Dunkirk is a village and civil parish between Faversham and Canterbury in Kent, England.
It lies on the Canterbury Road between Boughton under Blean and Harbledown. This was the main Roman road from the Kentish ports to London, known as Watling Street.

==Toponymy==
The origin of the village's name is still not very clear, but it is understood to come from "Dunkirk" being a word for lawless place in the 17th century, given the area was mostly woodland that was mostly lived on by squatters involved in smuggling at the time. Another explanation claims it came a house called "Dunkirk", lived in by a Flemish man from Dunkirk, however this was dismissed as such a house was never listed on Ordnance Survey maps and the village was already established.

==History==
In 1800, according to Edward Hasted, the village was once part of the king's ancient forest of Blean in the 'hundred of Westgate'.

Dunkirk's main claim to fame is that in 1838 it was the scene of the last armed rising on British soil, the Battle of Bossenden Wood to the north of the village.
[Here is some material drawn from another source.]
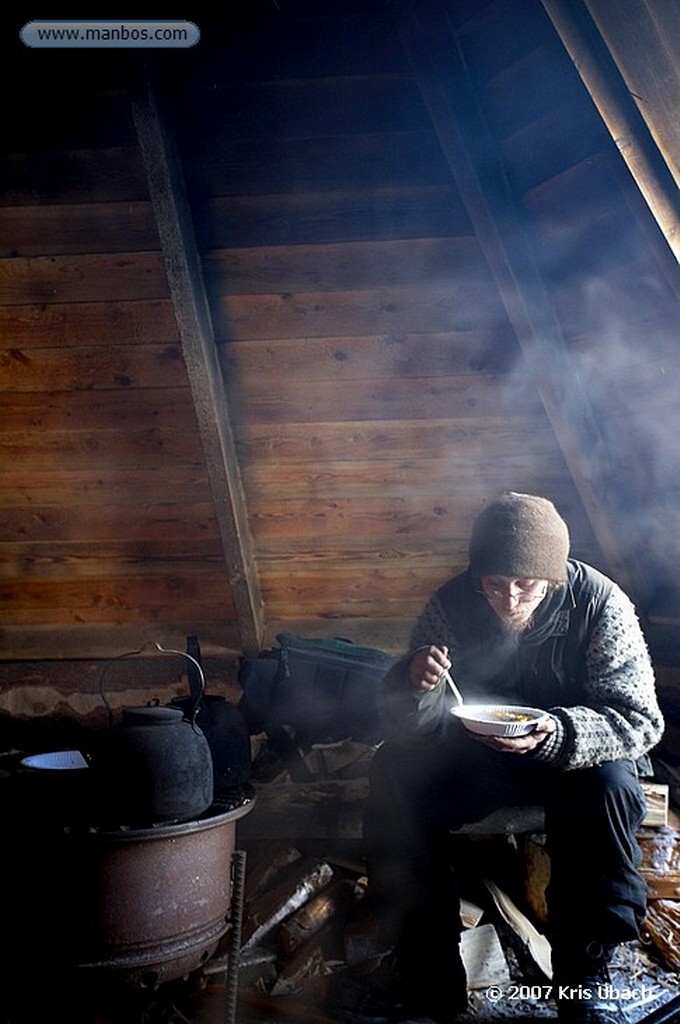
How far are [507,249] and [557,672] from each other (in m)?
1.16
Eleven men died when a band of farm labourers were intercepted by a detachment of soldiers.

In 1940 during World War II, the RAF Chain Home radar station in Dunkirk (Courtenay Road) was bombed several times by the Luftwaffe. Although about half of it is still standing as of November 2024. Numerous planning requests were made to build upon it, each time planning permission was rejected due to neighbours complaints. A museum was considered for it but was declined due to being viewed as economically unviable. In 2024, planning permission was granted for a data centre to be built on the site and was able to incorporate the mast as a part of the development as a radio transmitter.

In 2011, the villagers had an official opening of their replacement Village Hall. £230,000 was raised to pay for the new hall.